Duta Besar Vietnam punya kisah yang tak kalah menarik, menurutnya sukses Vietnam menurunkan kurva persebaran virus corona adalah tindakan cepat. Sejak awal, Vietnam memang bergerak cepat, mereka tahu virus ini mematikan, begitu juga warganya mereka sama sadarnya.

Menurut Ibnu Hadi, stabilitas ekonomi memang penting, namun penanganan wabah jauh lebih penting. Keduanya harus saling melengkapi, tak bisa dipilih salah satunya.

"Mengenai pengalaman Vietnam, mungkin yang bisa dipelajari atau menyamar menjadi referensi Indonesia adalah bahwa ekonomi adalah penting khususnya untuk negara berkembang, tetapi memang Covid dengan ekonomi itu adalah dua hal yang harus sifatnya back to back, jadi penanganan kesehatan terlebih dahulu," tuturnya. 

Karena itu, kata Ibnu Hadi, Pemerintah di Tanah Air mesti segera mengatasi pandemi Covid-19. Menurutnya, jika pemerintah tidak dapat mengatasi Covid-19 dengan cepat maka ekonomi juga bergerak lamban.

"Kebijakan mengenai ekonomi dan itu memang harus segera diantisipasi sejak dini, sejak awal supaya ekonomi cepat bergerak kembali karena tanpa ekonomi juga nanti masyarakat Indonesia bisa lumpuh, kita ya kita juga negara berkembang sehingga perlu penanganan secara cepat," pungkasnya.

Kolaborasi di Tengah Pandemi

Cara Korea Selatan mengatasi pandemi dan memberikan stimulus ekonomi juga menarik dan patut jadi contoh. Seperti Indonesia, Korsel tidak memilih penguncian wilayah. Tapi dukungan masyarakat begitu kuat, sehingga pemerintah bisa menjalankan kebijakannya dan masyarakat membantunya. Ya, kolaborasi di tengah resesi memang jadi esensi stimulus ekonomi.

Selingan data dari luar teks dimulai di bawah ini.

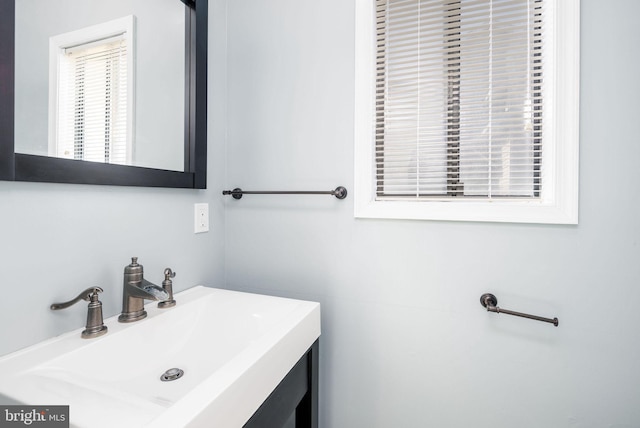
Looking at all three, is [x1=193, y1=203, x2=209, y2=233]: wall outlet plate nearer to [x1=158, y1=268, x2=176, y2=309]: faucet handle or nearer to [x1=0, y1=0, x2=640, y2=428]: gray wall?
[x1=0, y1=0, x2=640, y2=428]: gray wall

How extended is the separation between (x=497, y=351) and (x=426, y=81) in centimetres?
95

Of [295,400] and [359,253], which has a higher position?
[359,253]

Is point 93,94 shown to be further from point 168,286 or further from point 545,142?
point 545,142

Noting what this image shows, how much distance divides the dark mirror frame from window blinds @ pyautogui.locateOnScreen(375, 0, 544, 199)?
0.66 m

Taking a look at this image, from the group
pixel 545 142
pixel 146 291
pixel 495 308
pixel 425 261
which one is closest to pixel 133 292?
pixel 146 291

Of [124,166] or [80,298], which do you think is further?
[124,166]

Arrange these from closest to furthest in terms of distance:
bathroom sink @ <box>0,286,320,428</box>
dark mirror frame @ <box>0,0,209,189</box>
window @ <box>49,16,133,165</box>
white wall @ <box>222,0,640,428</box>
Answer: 1. bathroom sink @ <box>0,286,320,428</box>
2. dark mirror frame @ <box>0,0,209,189</box>
3. window @ <box>49,16,133,165</box>
4. white wall @ <box>222,0,640,428</box>

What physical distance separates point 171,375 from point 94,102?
2.49 feet

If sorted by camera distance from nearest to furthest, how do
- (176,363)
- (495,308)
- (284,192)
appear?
(176,363) → (495,308) → (284,192)

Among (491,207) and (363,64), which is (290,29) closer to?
(363,64)

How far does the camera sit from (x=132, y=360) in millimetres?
775

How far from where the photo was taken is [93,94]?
82 centimetres

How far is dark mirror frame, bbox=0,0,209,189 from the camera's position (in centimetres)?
63

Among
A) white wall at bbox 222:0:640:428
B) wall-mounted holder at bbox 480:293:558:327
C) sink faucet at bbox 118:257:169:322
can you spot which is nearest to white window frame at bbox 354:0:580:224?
white wall at bbox 222:0:640:428
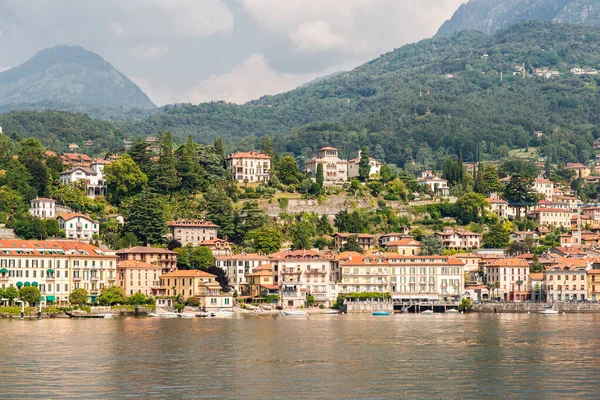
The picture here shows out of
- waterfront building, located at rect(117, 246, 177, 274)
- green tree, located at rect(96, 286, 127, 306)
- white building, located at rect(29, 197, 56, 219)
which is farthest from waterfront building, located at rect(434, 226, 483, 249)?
white building, located at rect(29, 197, 56, 219)

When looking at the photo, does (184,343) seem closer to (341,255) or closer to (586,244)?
(341,255)

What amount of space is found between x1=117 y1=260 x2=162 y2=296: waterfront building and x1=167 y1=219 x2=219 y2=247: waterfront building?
11788mm

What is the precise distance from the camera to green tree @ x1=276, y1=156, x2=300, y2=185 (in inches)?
5394

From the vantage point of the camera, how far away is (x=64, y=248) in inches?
3898

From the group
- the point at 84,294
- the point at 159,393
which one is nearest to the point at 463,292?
the point at 84,294

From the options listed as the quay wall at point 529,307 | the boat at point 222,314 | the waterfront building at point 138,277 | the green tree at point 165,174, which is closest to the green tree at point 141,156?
the green tree at point 165,174

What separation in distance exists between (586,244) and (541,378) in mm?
92027

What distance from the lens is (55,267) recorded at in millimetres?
96375

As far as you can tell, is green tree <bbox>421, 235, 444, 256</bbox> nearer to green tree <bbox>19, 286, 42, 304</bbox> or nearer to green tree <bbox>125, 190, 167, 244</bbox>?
green tree <bbox>125, 190, 167, 244</bbox>

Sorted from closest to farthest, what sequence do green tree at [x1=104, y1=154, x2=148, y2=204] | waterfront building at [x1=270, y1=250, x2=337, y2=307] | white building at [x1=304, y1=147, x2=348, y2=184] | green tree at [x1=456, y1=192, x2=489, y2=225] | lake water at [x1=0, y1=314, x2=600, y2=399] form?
lake water at [x1=0, y1=314, x2=600, y2=399]
waterfront building at [x1=270, y1=250, x2=337, y2=307]
green tree at [x1=104, y1=154, x2=148, y2=204]
green tree at [x1=456, y1=192, x2=489, y2=225]
white building at [x1=304, y1=147, x2=348, y2=184]

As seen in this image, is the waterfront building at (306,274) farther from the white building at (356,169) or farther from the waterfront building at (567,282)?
the white building at (356,169)

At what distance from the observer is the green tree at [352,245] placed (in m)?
121

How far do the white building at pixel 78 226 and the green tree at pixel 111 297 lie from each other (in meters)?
14.6

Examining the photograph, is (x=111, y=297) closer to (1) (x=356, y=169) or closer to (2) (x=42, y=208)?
(2) (x=42, y=208)
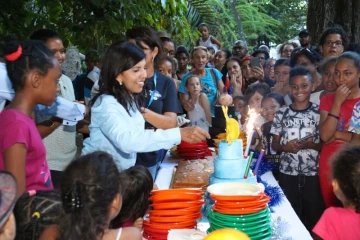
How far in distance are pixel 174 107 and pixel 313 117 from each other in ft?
3.54

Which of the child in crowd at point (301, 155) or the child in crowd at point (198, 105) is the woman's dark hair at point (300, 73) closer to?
the child in crowd at point (301, 155)

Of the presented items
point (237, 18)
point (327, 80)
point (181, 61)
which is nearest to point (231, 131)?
point (327, 80)

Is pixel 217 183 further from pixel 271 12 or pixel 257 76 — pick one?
Answer: pixel 271 12

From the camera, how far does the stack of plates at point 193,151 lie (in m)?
3.87

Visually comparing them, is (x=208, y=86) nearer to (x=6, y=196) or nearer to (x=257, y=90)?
(x=257, y=90)

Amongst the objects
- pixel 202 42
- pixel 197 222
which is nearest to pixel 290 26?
pixel 202 42

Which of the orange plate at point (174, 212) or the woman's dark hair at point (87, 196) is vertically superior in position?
the woman's dark hair at point (87, 196)

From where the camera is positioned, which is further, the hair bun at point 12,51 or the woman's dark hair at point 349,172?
the hair bun at point 12,51

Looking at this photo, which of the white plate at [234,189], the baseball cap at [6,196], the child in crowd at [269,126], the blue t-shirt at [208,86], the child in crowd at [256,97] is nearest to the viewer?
the baseball cap at [6,196]

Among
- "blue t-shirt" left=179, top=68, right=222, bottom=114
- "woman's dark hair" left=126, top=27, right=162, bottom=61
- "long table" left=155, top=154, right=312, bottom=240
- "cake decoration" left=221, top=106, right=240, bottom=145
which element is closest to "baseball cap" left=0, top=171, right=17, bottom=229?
"long table" left=155, top=154, right=312, bottom=240

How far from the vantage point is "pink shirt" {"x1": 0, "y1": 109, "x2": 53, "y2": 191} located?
85.5 inches

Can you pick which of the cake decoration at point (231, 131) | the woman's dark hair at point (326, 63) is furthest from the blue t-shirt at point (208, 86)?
the cake decoration at point (231, 131)

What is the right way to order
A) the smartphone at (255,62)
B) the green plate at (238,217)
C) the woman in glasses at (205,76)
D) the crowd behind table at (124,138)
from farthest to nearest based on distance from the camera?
the smartphone at (255,62)
the woman in glasses at (205,76)
the green plate at (238,217)
the crowd behind table at (124,138)

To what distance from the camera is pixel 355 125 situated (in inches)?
138
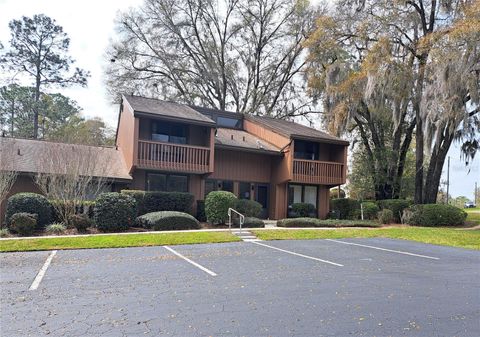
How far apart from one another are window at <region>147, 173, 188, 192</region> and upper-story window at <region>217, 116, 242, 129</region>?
5825 millimetres

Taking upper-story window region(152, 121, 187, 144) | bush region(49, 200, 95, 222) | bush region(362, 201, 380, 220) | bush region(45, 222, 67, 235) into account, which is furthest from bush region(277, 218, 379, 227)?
bush region(45, 222, 67, 235)

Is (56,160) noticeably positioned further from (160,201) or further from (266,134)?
(266,134)

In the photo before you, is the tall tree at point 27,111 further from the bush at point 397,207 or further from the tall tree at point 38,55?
the bush at point 397,207

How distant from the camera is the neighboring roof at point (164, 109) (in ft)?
57.1

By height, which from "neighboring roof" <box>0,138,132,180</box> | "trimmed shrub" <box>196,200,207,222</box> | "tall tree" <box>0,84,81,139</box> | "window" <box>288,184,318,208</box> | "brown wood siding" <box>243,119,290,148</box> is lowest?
"trimmed shrub" <box>196,200,207,222</box>

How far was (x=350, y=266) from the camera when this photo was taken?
8102 millimetres

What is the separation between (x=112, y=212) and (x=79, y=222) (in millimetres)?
1118

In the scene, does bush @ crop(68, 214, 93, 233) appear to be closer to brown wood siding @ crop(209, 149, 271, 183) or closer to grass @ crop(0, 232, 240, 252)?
grass @ crop(0, 232, 240, 252)

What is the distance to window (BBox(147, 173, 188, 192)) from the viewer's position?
17.9 metres

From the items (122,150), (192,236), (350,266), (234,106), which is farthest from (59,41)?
(350,266)

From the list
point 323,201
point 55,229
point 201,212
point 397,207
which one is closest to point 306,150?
point 323,201

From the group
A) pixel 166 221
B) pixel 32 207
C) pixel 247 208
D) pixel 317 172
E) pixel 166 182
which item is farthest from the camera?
pixel 317 172

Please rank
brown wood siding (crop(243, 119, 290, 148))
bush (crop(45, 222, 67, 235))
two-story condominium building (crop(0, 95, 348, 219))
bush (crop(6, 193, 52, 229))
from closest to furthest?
bush (crop(45, 222, 67, 235))
bush (crop(6, 193, 52, 229))
two-story condominium building (crop(0, 95, 348, 219))
brown wood siding (crop(243, 119, 290, 148))

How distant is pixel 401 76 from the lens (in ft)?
61.1
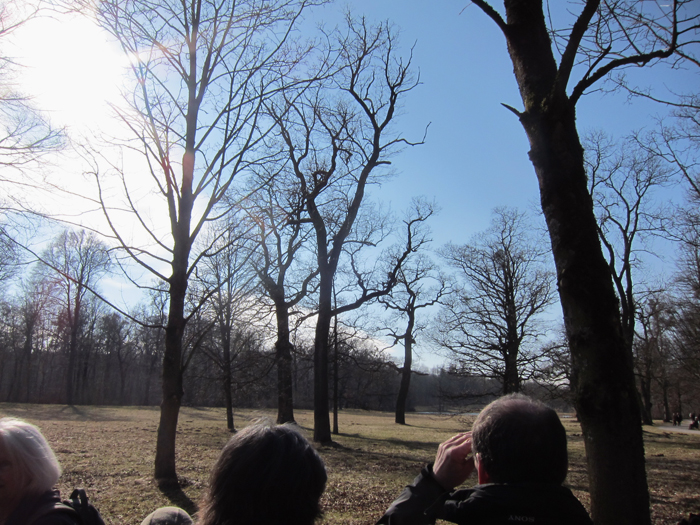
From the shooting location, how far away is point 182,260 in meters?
7.98

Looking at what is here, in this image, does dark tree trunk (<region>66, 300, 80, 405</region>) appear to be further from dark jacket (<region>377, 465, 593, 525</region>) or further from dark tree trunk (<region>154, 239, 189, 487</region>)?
dark jacket (<region>377, 465, 593, 525</region>)

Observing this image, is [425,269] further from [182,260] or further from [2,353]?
[2,353]

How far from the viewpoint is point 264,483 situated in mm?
1388

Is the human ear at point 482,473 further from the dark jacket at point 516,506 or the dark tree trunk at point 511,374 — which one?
the dark tree trunk at point 511,374


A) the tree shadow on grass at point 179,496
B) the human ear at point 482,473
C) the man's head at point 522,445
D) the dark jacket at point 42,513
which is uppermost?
the man's head at point 522,445

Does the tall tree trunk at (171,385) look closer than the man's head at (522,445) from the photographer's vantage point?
No

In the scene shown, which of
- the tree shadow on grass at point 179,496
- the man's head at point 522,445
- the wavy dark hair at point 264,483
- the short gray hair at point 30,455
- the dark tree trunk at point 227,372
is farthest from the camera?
the dark tree trunk at point 227,372

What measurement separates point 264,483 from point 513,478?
825 millimetres

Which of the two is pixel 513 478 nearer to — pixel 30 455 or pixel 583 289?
pixel 583 289

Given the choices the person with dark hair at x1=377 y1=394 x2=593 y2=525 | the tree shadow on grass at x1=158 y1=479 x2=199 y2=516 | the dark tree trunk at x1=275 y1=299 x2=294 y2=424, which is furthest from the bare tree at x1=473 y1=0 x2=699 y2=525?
the dark tree trunk at x1=275 y1=299 x2=294 y2=424

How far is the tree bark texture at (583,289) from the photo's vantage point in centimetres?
283

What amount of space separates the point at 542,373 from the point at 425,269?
9.99 meters

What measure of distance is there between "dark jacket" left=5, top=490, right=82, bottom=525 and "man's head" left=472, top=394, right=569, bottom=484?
5.84ft

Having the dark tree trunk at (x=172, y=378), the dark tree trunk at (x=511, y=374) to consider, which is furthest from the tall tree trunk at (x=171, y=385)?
the dark tree trunk at (x=511, y=374)
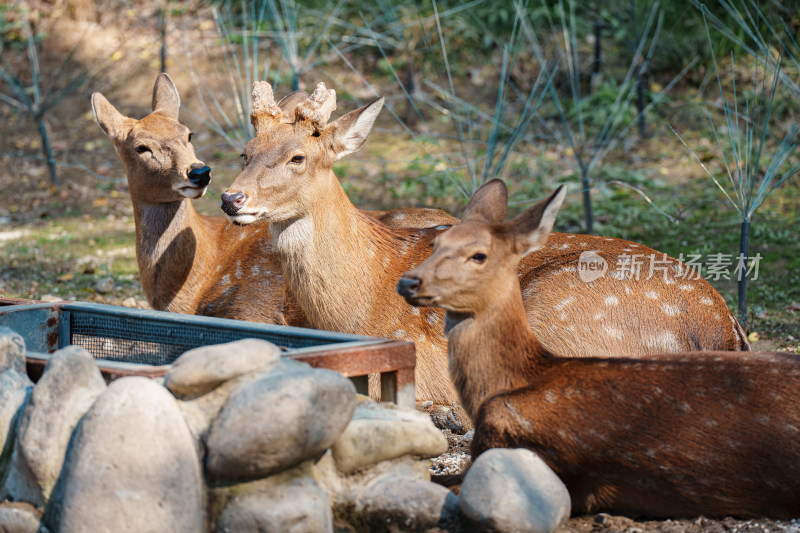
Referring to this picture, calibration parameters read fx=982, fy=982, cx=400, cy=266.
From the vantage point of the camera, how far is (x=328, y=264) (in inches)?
207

Keberhasilan Korea Selatan dalam menangani virus corona (Covid-19) yang belum banyak orang ketahui adalah karena pemerintahnya berhasil mendelegasikan sebagian dari tanggung jawab negara ke masyarakat. Sehingga masyarakat merasa bertanggung jawab untuk menangani virus ini.

Demikian disampaikan oleh Dubes RI untuk Korea Selatan Umar Hadi. Ia mengatakan, Korsel merupakan satu dari sedikit negara yang tidak melakukan lockdown, PSBB atau jenis karantina lain. Selain itu, kegiatan ekonomi juga masih berjalan, pasar-pasar tidak ada yang tutup meskipun di masa darurat pandemi. Namun meski begitu, tanggung jawab untuk menangani virus sebagian dipegang oleh masyarakat.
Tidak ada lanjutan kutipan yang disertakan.